● 给定任务 a: 将下文记录中从含有“Outline leather shoes.”的一行起，至含有“323, 315, 331]]”的一行止（首尾两行均包括在内）的各行输出为Markdown表格。表格设“序号”与“内容”两列，空行略去。

● 文档正文:
>>>>

Spark源码(三)DAGScheduler源码分析
前面的系列文章提到过定义RDD之后,我们就可以在Action中使用RDD。Action是向应用程序返回值,或向存储系统导出数据的那些操作,例如,count、collect、save。在Spark中,只有在动作第一次使用RDD时,才会计算RDD,也就是延迟计算。这样在构建RDD时,运行时通过管道的方式传输多个转换。
一次action算子操作会触发RDD的延迟计算,我们把这样的一次计算称作一个Job。窄依赖和宽依赖的概念我们也讲到过:
- 窄依赖是指每个parent RDD的partition最多被child RDD的一个partition使用
- 宽依赖是指每个parent RDD的partition被多个child RDD的partition使用
窄依赖每个child RDD的partition的生成操作都是可以并行的,而宽依赖则需要所有的parent parition shuffle计算完毕后再继续执行下一步操作。
由于在RDD的一系列Transformation中,有相当一部分的连续转换都是窄依赖,那么这些partition都是可以并行计算的。而宽依赖则无法并行计算。所以Spark将宽依赖为划分界限,将Job划分为多个Stage。一个Stage里面的转换任务,我们可以把它抽象成TaskSet。一个TaskSet里面有多个Task,它们的Transformation操作都是相同的,只是操作的是数据集中的不同子数据集。
将Job按照Stage划分完毕后,就可以准备提交任务了。

如上图所示,关于Task任务的执行,有两个调度器是我们要重点关注的,一个是DAGScheduler,一个是TaskScheduler。
TaskScheduler作用是为创建它的SparkContext调度任务,即从DAGScheduler接收不同Stage的任务,并向集群提交这些任务。
DAGScheduler在不同的资源管理框架下的实现是相同的,DAGScheduler将这组Task划分完成后,会将这组Task提交到TaskScheduler。
TaskScheduler通过Cluster Manager在集群的某个Worker的Executor上启动任务。
从起始阶段看下在SparkContext中是如何创建这两个调度器的:
val (sched, ts) = SparkContext.createTaskScheduler(this, master, deployMode)
_schedulerBackend = sched
_taskScheduler = ts
_dagScheduler = new DAGScheduler(this)
先用createTaskScheduler创建TaskScheduler,后面new了一个DAGScheduler。在Spark程序中,使用RDD的action算子,会触发Spark任务,以reduce算子为例:
object SparkPi {
def main(args: Array[String]) {
val conf = new SparkConf().setAppName("Spark Pi")
val spark = new SparkContext(conf)
val slices = if (args.length > 0) args(0).toInt else 2
val n = math.min(100000L * slices, Int.MaxValue).toInt // avoid overflow
val count = spark.parallelize(1 until n, slices).map { i =>
val x = random * 2 - 1
val y = random * 2 - 1
if (x*x + y*y < 1) 1 else 0
}.reduce(_ + _)
println("Pi is roughly " + 4.0 * count / n)
spark.stop()
}
}
点进去看一下reduce算子的源码,可以看到调用了SparkContext的runJob方法
/**
* Reduces the elements of this RDD using the specified commutative and
* associative binary operator.
*/
def reduce(f: (T, T) => T): T = withScope {
val cleanF = sc.clean(f)
val reducePartition: Iterator[T] => Option[T] = iter => {
if (iter.hasNext) {
Some(iter.reduceLeft(cleanF))
} else {
None
}
}
var jobResult: Option[T] = None
val mergeResult = (index: Int, taskResult: Option[T]) => {
if (taskResult.isDefined) {
jobResult = jobResult match {
case Some(value) => Some(f(value, taskResult.get))
case None => taskResult
}
}
}
sc.runJob(this, reducePartition, mergeResult)
// Get the final result out of our Option, or throw an exception if the RDD was empty
jobResult.getOrElse(throw new UnsupportedOperationException("empty collection"))

<<<<

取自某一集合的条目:
>>>>

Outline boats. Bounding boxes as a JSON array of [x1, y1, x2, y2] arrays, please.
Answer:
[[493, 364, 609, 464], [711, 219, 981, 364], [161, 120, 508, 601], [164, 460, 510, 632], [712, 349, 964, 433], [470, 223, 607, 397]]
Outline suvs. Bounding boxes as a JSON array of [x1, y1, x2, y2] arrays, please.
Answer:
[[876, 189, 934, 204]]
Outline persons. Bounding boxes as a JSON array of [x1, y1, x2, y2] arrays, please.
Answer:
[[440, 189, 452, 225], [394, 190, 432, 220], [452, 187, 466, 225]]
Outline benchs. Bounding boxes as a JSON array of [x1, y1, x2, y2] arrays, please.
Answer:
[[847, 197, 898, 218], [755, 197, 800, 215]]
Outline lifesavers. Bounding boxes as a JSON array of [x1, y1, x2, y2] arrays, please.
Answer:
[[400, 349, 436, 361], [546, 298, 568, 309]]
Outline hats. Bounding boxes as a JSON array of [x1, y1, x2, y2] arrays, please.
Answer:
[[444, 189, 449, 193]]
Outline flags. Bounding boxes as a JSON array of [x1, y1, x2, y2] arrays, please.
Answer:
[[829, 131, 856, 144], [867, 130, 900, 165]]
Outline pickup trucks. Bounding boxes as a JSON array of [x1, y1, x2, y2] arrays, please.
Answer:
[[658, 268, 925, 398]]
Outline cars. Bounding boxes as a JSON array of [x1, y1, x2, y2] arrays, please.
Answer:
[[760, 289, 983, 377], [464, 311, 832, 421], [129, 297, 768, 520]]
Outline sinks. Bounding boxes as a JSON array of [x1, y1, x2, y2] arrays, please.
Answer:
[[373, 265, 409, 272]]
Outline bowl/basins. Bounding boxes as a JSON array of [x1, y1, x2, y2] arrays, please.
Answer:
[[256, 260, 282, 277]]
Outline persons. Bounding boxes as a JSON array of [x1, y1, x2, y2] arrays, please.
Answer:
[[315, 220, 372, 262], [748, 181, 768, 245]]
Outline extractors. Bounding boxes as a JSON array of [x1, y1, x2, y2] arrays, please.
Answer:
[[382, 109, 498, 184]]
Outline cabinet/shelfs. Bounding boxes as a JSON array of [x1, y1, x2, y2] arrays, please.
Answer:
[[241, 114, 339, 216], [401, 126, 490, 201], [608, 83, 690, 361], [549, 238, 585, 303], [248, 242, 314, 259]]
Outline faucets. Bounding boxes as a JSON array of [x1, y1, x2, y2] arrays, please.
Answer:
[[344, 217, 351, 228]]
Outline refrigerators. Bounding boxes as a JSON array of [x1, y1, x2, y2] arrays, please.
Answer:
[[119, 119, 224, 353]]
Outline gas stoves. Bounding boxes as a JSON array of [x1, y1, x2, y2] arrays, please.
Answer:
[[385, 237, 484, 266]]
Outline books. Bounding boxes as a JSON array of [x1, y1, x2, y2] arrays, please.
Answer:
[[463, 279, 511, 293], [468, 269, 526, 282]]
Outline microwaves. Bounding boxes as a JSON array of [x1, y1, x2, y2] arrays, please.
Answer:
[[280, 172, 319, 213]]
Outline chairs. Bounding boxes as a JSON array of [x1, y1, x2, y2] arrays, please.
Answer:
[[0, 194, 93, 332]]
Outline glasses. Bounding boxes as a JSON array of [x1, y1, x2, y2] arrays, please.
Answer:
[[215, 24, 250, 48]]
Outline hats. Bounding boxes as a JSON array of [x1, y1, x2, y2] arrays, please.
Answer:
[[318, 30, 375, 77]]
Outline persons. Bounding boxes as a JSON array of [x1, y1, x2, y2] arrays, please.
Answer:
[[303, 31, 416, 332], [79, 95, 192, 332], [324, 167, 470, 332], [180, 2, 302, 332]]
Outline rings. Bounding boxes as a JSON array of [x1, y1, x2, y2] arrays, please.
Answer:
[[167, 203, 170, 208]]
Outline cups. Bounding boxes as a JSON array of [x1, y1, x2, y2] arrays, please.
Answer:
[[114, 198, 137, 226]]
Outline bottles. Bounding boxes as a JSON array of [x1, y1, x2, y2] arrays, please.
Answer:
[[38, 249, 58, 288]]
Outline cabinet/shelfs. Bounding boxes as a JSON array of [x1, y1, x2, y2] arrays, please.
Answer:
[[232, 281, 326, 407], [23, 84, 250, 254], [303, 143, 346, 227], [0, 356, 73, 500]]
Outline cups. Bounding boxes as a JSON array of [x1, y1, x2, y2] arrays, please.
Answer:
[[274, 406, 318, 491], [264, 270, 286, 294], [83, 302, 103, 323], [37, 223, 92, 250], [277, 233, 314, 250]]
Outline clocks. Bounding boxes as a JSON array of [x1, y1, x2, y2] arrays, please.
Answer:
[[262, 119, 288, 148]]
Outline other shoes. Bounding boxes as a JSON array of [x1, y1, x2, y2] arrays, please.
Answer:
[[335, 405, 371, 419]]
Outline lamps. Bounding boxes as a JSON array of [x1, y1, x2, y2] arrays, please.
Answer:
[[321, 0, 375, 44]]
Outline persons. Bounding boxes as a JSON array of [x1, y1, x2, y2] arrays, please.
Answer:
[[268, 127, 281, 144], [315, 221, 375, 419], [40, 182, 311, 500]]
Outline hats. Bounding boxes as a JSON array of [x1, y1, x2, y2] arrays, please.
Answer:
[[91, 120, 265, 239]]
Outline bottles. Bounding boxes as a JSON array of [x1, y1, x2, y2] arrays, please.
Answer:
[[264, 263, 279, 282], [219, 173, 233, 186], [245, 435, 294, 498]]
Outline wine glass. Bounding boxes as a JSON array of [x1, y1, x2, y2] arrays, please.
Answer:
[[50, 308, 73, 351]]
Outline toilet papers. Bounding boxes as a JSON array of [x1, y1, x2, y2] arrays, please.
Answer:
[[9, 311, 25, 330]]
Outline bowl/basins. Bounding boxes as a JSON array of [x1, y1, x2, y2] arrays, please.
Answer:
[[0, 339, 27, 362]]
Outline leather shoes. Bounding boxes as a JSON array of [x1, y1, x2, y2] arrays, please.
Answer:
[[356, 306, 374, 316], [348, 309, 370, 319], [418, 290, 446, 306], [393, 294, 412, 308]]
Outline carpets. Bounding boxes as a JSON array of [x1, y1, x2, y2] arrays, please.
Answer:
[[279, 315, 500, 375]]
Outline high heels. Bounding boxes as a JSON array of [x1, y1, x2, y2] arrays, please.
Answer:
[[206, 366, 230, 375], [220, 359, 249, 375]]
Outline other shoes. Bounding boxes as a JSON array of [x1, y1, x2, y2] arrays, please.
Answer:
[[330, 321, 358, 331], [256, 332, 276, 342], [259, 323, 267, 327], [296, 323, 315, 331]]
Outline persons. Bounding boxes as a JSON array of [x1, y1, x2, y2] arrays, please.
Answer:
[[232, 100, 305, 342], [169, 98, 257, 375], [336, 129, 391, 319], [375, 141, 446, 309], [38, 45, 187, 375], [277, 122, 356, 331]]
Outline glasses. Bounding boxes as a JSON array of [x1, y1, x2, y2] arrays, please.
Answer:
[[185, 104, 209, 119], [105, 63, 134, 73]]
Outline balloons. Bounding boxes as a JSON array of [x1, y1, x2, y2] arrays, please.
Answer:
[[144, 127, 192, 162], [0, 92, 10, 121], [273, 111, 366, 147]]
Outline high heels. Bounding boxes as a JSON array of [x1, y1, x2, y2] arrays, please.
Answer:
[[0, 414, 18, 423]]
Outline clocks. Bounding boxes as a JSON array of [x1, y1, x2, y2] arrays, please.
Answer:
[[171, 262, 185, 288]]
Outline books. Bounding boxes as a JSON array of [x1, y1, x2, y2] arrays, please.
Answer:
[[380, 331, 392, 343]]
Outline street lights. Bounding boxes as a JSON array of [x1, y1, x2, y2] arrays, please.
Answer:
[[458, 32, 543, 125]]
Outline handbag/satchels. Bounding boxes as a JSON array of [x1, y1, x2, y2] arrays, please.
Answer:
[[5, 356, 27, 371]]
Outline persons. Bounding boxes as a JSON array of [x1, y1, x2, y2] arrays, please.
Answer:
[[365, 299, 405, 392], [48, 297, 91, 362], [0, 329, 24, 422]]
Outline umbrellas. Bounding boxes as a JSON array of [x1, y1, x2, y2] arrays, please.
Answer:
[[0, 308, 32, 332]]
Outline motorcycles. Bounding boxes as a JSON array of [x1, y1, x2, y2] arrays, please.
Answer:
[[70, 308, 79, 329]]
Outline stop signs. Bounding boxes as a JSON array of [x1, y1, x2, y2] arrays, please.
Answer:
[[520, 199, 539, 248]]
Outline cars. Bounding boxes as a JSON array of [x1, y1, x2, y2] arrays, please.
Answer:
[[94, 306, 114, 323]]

<<<<

● 给定任务 b: 续写上文关于Spark DAGScheduler源码分析的文章，从其最后一句之后接着写下去。

● 回复 a:
| 序号 | 内容 |
|---|---|
| 1 | Outline leather shoes. Bounding boxes as a JSON array of [x1, y1, x2, y2] arrays, please. |
| 2 | Answer: |
| 3 | [[356, 306, 374, 316], [348, 309, 370, 319], [418, 290, 446, 306], [393, 294, 412, 308]] |
| 4 | Outline carpets. Bounding boxes as a JSON array of [x1, y1, x2, y2] arrays, please. |
| 5 | Answer: |
| 6 | [[279, 315, 500, 375]] |
| 7 | Outline high heels. Bounding boxes as a JSON array of [x1, y1, x2, y2] arrays, please. |
| 8 | Answer: |
| 9 | [[206, 366, 230, 375], [220, 359, 249, 375]] |
| 10 | Outline other shoes. Bounding boxes as a JSON array of [x1, y1, x2, y2] arrays, please. |
| 11 | Answer: |
| 12 | [[330, 321, 358, 331], [256, 332, 276, 342], [259, 323, 267, 327], [296, 323, 315, 331]] |

● 回复 b:
}
SparkContext的runJob方法,其中调用了多层的runJob方法
第一层嵌套
/**
* Run a job on all partitions in an RDD and pass the results to a handler function.
*
* @param rdd target RDD to run tasks on
* @param processPartition a function to run on each partition of the RDD
* @param resultHandler callback to pass each result to
*/
def runJob[T, U: ClassTag](
rdd: RDD[T],
processPartition: Iterator[T] => U,
resultHandler: (Int, U) => Unit)
{
val processFunc = (context: TaskContext, iter: Iterator[T]) => processPartition(iter)
runJob[T, U](rdd, processFunc, 0 until rdd.partitions.length, resultHandler)
}
第二层嵌套runJob
/**
* Run a function on a given set of partitions in an RDD and pass the results to the given
* handler function. This is the main entry point for all actions in Spark.
*
* @param rdd target RDD to run tasks on
* @param func a function to run on each partition of the RDD
* @param partitions set of partitions to run on; some jobs may not want to compute on all
* partitions of the target RDD, e.g. for operations like `first()`
* @param resultHandler callback to pass each result to
*/
def runJob[T, U: ClassTag](
rdd: RDD[T],
func: (TaskContext, Iterator[T]) => U,
partitions: Seq[Int],
resultHandler: (Int, U) => Unit): Unit = {
if (stopped.get()) {
throw new IllegalStateException("SparkContext has been shutdown")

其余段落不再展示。